Intel's new Cascade Lake-X high-end desktop lineup came out this week, and in this case, the performance news comes in second to the price. It costs you almost exactly half as much to buy any given Cascade Lake-X CPU as it would have cost for its Skylake-X counterpart last year, in obvious response to AMD's Threadripper CPUs—and likely in part to the Ryzen 9 3950X, due out in November along with the next generation of Threadrippers.

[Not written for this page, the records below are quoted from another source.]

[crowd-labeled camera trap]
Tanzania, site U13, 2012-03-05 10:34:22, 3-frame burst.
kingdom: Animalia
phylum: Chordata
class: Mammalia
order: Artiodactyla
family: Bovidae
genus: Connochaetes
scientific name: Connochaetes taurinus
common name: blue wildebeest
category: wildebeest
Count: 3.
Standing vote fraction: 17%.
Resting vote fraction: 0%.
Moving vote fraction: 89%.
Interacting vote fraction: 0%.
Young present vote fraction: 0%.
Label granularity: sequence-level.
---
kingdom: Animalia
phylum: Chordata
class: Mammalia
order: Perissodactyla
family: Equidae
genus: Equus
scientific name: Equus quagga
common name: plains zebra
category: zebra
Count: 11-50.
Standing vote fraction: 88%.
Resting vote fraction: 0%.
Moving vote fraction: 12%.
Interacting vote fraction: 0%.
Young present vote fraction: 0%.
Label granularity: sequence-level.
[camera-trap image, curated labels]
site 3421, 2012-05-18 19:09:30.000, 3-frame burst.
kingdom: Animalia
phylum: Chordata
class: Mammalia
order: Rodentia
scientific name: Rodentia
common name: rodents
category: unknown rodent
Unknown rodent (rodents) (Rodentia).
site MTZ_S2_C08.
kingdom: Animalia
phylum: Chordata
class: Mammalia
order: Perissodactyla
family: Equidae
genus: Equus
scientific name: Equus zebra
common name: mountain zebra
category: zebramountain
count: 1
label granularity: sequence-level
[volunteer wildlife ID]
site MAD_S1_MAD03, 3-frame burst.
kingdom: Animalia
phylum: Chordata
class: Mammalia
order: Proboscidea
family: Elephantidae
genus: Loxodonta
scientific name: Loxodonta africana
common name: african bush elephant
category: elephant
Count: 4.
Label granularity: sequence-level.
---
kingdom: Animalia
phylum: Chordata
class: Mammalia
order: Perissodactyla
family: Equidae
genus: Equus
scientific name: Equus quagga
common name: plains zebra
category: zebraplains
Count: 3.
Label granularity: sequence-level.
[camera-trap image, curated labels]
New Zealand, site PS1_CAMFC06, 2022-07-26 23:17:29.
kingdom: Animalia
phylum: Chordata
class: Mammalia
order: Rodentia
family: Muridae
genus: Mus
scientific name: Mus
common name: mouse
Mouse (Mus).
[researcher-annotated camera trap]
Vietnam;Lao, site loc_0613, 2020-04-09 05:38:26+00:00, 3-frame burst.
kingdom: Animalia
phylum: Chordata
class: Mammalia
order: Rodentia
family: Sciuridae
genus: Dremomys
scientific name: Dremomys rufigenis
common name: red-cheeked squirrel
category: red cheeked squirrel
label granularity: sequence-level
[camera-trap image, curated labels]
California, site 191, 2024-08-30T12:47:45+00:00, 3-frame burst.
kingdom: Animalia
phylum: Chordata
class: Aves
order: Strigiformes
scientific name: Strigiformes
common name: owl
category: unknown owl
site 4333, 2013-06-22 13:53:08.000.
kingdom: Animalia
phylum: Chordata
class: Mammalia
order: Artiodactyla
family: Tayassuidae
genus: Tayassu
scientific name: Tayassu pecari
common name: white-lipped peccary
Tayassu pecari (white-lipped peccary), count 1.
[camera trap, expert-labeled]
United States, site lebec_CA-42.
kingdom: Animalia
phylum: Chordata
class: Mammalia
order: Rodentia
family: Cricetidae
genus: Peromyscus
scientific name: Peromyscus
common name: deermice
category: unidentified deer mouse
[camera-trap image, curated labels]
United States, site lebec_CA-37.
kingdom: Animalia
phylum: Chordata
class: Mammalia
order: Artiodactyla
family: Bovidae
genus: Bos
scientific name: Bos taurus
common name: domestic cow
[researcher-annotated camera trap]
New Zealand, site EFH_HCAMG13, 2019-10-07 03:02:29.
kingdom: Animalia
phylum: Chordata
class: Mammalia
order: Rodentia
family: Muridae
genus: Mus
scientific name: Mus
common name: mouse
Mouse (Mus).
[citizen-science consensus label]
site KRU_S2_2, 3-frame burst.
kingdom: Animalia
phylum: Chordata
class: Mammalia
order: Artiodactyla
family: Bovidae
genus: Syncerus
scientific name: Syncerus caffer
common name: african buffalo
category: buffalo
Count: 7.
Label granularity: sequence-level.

Skylake-X vs Threadripper 2x
We don't have a firm set of specifications on the third-generation Threadrippers yet, but we can get a quick look at how Cascade-X compares with Threadripper 2000 below:
Intel CPU Model | Cores / Threads |
Base/ACB Freq |
TDP | Price (1ku) |
AMD CPU Model | Cores / Threads |
Base/ACB Freq |
TDP | Price (retail) |
i9-10980XE | 18/36 | 3.0GHz/3.8GHz | 165W | $980 | TR 2990WX | 32/64 | 3.0GHz/4.2GHz | 250W | $1700 |
i9-10940X | 14/28 | 3.3GHz/4.1GHz | 165W | $785 | TR 2970WX | 24/48 | 3.0GHz/4.2GHz | 250W | $1220 |
i9-10920X | 12/24 | 3.5GHz/4.3GHz | 165W | $690 | TR 2950X | 16/32 | 3.0GHz/4.4GHz | 180W | $700 |
i9-10900X | 10/20 | 3.7GHz/4.3GHz | 165W | $590 | TR 2920X | 12/24 | 3.0GHz/4.3GHz | 180W | $380 |
For one example, this year's high-end i9-10980XE goes for $980—and last year's 9980XE went for just under $2,000. We see roughly the same cost reduction across the board, down to the 10900X at $590 vs last year's 9900X at $990. This takes aim squarely at Threadripper. The interesting question is how AMD will respond with new Threadripper pricing next month; we already know the company at least pretends to enjoy playing elaborate price games.